• TASK PROMPT
Present the data below as a numbered list, one line per item, skipping blank lines and leaving out the pictures.
┌────────
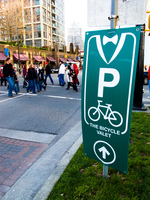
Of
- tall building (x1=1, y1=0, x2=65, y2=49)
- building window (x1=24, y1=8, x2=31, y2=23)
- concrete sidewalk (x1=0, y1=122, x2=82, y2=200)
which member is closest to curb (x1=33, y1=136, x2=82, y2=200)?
concrete sidewalk (x1=0, y1=122, x2=82, y2=200)

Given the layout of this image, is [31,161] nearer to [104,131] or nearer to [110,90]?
[104,131]

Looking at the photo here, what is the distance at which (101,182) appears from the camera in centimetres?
245

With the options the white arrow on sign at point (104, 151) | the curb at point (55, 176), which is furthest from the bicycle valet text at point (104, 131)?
the curb at point (55, 176)

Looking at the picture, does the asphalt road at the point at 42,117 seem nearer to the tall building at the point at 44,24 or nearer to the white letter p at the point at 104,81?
the white letter p at the point at 104,81

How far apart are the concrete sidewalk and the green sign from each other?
968mm

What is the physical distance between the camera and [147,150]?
3.25 metres

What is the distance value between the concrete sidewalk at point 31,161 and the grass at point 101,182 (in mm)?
186

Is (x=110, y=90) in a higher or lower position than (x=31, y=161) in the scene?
higher

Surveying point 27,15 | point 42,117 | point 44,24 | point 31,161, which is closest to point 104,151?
point 31,161

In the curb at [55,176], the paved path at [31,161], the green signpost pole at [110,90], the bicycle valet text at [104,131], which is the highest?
the green signpost pole at [110,90]

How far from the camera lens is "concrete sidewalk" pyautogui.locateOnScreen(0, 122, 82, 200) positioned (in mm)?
2504

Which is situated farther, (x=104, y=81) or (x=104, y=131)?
(x=104, y=131)

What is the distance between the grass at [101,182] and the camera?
2.25m

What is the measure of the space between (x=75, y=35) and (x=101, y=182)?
145 m
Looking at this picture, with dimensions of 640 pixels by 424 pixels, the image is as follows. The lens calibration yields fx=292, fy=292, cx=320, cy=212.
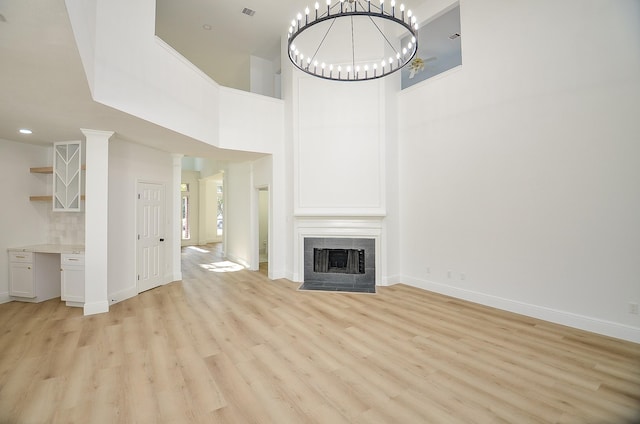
└────────
• TASK RESPONSE
1. Of
2. - tall building (x1=1, y1=0, x2=65, y2=49)
3. - building window (x1=24, y1=8, x2=31, y2=23)
4. - concrete sidewalk (x1=0, y1=122, x2=82, y2=200)
5. which member is closest to curb (x1=33, y1=136, x2=82, y2=200)?
6. concrete sidewalk (x1=0, y1=122, x2=82, y2=200)
7. Given the layout of this image, is [31,161] nearer to [104,131] or nearer to [110,90]?
8. [104,131]
9. Looking at the photo here, what is the distance at which (101,182) appears from the camera in centimetres?
10. 245
11. With the options the white arrow on sign at point (104, 151) | the curb at point (55, 176), which is furthest from the bicycle valet text at point (104, 131)?
12. the curb at point (55, 176)
13. Looking at the picture, does the asphalt road at the point at 42,117 seem nearer to the tall building at the point at 44,24 or nearer to the white letter p at the point at 104,81?
14. the white letter p at the point at 104,81
15. How far apart are the concrete sidewalk and the green sign from each other?
16. 968mm
17. What is the physical distance between the camera and [147,150]?
18. 3.25 metres
19. What is the distance value between the concrete sidewalk at point 31,161 and the grass at point 101,182 (in mm)?
20. 186
21. Is (x=110, y=90) in a higher or lower position than (x=31, y=161) in the scene?
22. higher
23. Surveying point 27,15 | point 42,117 | point 44,24 | point 31,161, which is closest to point 104,151?
24. point 31,161
25. In the curb at [55,176], the paved path at [31,161], the green signpost pole at [110,90], the bicycle valet text at [104,131], which is the highest?
26. the green signpost pole at [110,90]
27. How far from the camera lens is "concrete sidewalk" pyautogui.locateOnScreen(0, 122, 82, 200) positioned (in mm)?
28. 2504
29. Which is situated farther, (x=104, y=81) or (x=104, y=131)?
30. (x=104, y=131)
31. What is the distance between the grass at [101,182] and the camera?
32. 2.25m
33. What is the measure of the space between (x=75, y=35) and (x=101, y=182)?
34. 145 m
35. Looking at this picture, with dimensions of 640 pixels by 424 pixels, the image is as follows. The lens calibration yields fx=292, fy=292, cx=320, cy=212.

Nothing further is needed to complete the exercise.